Les personnes bénéficiant de programmes gouvernementaux de soutien au revenu se retrouvent de plus en plus souvent dans des tentes ou des campements de sans-abris, ont déclaré des travailleurs communautaires qui ont applaudi le récent appel de la défenseure du logement du Canada à augmenter les salaires minimums et les taux d'aide sociale.

Colin Young vit dans un refuge d'urgence à St. John's, où il reçoit 175 $ par mois grâce au programme de soutien du revenu de Terre-Neuve-et-Labrador, en plus des repas, d'une chambre et d'un toit au-dessus de sa tête. Il est reconnaissant pour tout cela, a-t-il dit dans une récente entrevue : c'est bien mieux que de dormir dans des tentes et dans un stationnement du centre-ville, ce qu'il faisait depuis qu'il a été expulsé de son dernier appartement en 2021.

Toutefois, l'argent n'est pas suffisant pour les choses qui, selon lui, l'aideront à trouver un emploi et à obtenir un logement permanent, a soutenu M. Young.

Avec plus d'argent, «je pourrais avoir des chaussures propres, je pourrais prendre soin de moi, je pourrais sortir et trouver un emploi, avoir l'air productif dans la société», a-t-il affirmé.

«Comment pouvez-vous économiser un dépôt de garantie si vous ne recevez que 87 $ toutes les deux semaines ?», a-t-il ajouté.

La défenseure fédérale du logement, Marie-Josée Houle, surveille les progrès du Canada dans la défense du logement comme droit de la personne, que le gouvernement fédéral a officiellement reconnu en 2019. Mardi, elle a publié un rapport approfondi sur la propagation des campements de personnes en situation d'itinérance à travers le pays, qualifiant la situation de crise nationale de vie ou de mort pour les droits de la personne.

Le rapport formule des dizaines de recommandations, notamment que les provinces augmentent les aides au revenu et le salaire minimum pour refléter le coût de la vie élevé et pour «renforcer les efforts pour prévenir l'itinérance et permettre des transitions réussies vers des solutions de logement adéquates».

Lucas Groltz affirme qu'une augmentation du soutien du revenu ferait une différence tangible pour les personnes vivant dans les campements d'Halifax. Le coordonnateur du programme Navigator Outreach du centre-ville d'Halifax a déclaré que bon nombre de ses clients sont en situation d'itinérance parce qu'ils ne peuvent pas se permettre la hausse de leur loyer, souvent après des rénos-évictions. Même les loyers des pensions, qu'il décrit comme des «motels à cafards», ont doublé ces dernières années, a expliqué M. Groltz.

++++++++++

*Consigne A*: Dans l'article sur l'itinérance, réécris le passage allant de «Le rapport formule» jusqu'à «expliqué M. Groltz.» en remplaçant «campements» par «camps».

Éléments d'un jeu de données
++++++++++

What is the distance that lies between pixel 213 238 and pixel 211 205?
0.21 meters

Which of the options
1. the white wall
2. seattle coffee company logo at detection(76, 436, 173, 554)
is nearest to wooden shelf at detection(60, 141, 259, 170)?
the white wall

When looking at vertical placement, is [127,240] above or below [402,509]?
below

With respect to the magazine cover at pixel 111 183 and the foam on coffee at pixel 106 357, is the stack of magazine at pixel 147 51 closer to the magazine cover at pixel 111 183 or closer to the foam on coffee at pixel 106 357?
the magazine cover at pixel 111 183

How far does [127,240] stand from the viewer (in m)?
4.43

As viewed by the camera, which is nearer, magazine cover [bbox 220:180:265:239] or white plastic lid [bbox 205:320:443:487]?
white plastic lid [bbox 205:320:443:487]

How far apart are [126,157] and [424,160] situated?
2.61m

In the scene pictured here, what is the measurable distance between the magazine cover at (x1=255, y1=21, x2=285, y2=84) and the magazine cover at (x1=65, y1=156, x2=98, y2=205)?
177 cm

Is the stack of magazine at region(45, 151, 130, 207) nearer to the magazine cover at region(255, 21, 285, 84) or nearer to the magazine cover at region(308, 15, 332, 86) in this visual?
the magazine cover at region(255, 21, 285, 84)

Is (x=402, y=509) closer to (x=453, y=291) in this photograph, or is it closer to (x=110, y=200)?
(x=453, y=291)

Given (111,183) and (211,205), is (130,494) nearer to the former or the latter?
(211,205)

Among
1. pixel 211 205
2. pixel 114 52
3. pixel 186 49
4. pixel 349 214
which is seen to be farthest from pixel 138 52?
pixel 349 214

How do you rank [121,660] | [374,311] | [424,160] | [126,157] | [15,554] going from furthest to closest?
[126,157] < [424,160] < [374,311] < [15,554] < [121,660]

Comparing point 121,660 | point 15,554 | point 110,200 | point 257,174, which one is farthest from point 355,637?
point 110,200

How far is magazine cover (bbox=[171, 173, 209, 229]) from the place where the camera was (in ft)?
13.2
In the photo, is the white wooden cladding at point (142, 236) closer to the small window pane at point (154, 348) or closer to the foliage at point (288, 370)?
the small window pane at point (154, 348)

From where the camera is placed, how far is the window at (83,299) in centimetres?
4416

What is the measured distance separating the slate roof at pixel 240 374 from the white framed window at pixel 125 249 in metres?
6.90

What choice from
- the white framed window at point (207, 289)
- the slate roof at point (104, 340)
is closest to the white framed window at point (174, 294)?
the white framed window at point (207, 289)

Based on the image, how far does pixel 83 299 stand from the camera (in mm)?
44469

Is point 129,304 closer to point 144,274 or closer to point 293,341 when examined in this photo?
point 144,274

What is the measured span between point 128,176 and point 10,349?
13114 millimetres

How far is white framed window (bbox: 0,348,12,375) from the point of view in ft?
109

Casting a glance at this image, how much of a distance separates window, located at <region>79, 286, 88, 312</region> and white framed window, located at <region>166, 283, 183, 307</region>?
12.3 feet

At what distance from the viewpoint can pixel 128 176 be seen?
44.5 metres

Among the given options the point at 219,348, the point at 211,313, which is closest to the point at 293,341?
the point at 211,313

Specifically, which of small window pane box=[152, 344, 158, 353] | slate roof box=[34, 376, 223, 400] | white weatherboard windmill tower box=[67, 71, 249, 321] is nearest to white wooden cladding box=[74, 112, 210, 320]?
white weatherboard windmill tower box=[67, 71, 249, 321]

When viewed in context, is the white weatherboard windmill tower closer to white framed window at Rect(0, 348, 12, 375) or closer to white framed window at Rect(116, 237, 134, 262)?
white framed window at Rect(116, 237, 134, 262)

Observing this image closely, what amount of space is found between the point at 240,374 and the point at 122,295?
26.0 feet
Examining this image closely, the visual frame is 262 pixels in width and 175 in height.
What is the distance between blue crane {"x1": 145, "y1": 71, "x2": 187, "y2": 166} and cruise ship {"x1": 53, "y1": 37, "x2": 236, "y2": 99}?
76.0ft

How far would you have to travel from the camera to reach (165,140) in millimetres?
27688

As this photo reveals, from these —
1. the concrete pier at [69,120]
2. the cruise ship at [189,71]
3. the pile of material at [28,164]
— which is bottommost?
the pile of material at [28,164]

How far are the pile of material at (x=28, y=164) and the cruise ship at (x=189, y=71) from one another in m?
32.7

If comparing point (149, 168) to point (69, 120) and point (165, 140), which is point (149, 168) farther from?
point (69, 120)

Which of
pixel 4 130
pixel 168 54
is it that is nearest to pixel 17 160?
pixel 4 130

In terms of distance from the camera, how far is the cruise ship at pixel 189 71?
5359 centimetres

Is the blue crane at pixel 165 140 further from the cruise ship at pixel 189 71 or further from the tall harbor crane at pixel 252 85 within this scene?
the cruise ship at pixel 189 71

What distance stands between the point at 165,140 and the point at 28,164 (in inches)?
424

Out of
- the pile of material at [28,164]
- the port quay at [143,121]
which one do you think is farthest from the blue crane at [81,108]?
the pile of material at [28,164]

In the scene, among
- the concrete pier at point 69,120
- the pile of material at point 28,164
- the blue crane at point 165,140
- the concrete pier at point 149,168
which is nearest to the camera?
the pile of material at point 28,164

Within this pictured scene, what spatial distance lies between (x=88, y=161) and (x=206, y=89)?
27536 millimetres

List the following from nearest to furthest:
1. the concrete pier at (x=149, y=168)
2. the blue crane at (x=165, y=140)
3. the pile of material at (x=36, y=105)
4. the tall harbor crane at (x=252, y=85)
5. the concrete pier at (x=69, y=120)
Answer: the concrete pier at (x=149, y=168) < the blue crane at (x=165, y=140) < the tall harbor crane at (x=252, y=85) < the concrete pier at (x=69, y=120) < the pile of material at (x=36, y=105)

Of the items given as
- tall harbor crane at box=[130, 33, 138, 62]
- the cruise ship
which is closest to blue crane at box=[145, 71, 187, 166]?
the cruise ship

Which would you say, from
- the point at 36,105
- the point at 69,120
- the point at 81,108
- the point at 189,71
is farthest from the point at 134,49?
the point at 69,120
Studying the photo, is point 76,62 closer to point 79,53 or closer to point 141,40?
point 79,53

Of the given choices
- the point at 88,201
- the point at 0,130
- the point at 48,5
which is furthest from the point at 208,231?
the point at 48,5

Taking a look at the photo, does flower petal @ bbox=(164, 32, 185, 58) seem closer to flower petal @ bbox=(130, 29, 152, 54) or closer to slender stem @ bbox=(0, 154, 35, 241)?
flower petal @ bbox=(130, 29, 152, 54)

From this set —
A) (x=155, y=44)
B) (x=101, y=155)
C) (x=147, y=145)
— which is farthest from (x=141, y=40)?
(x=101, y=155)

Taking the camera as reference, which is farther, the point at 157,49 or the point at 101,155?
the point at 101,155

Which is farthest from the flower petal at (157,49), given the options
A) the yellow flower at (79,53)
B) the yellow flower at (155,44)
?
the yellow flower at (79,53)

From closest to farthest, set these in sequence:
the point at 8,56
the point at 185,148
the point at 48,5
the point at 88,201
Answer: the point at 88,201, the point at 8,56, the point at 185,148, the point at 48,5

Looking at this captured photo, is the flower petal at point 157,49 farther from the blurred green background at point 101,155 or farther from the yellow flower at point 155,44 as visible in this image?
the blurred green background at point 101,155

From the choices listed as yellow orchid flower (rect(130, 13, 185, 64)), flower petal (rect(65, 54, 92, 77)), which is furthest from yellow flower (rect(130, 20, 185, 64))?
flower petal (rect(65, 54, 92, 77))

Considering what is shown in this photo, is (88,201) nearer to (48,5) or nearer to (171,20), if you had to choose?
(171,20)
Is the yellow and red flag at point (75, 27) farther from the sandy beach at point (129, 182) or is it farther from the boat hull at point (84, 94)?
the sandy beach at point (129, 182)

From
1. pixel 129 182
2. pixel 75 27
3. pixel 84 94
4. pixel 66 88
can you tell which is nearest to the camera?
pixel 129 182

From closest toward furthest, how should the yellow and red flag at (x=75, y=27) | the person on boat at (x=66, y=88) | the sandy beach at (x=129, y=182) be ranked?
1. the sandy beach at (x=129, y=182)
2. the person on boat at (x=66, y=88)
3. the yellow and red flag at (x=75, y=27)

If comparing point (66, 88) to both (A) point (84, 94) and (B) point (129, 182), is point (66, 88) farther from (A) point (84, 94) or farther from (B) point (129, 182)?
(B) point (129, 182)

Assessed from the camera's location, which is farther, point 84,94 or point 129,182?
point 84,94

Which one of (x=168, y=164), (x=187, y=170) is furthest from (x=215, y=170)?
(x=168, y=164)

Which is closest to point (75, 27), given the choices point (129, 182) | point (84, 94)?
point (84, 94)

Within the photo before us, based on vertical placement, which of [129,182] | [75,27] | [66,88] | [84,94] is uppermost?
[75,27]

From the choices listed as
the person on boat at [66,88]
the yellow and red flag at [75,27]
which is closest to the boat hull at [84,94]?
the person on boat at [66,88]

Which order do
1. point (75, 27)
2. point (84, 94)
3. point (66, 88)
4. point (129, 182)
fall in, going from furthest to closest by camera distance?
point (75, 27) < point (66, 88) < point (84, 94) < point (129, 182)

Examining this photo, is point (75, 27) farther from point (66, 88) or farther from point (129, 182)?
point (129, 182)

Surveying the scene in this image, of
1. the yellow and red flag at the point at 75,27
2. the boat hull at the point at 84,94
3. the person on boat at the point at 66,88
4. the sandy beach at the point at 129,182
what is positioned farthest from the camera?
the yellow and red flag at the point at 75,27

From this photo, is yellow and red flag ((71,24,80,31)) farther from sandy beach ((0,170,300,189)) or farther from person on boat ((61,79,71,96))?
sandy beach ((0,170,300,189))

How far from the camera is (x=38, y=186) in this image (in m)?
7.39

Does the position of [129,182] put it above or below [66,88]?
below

++++++++++

*Consigne B*: Compte les lignes des entrées qui contiennent la chaîne «cover», en respectant la casse, et donne uniquement ce nombre.

*Réponse rédigée A*:
Le rapport formule des dizaines de recommandations, notamment que les provinces augmentent les aides au revenu et le salaire minimum pour refléter le coût de la vie élevé et pour «renforcer les efforts pour prévenir l'itinérance et permettre des transitions réussies vers des solutions de logement adéquates».

Lucas Groltz affirme qu'une augmentation du soutien du revenu ferait une différence tangible pour les personnes vivant dans les camps d'Halifax. Le coordonnateur du programme Navigator Outreach du centre-ville d'Halifax a déclaré que bon nombre de ses clients sont en situation d'itinérance parce qu'ils ne peuvent pas se permettre la hausse de leur loyer, souvent après des rénos-évictions. Même les loyers des pensions, qu'il décrit comme des «motels à cafards», ont doublé ces dernières années, a expliqué M. Groltz.

*Réponse rédigée B*: 7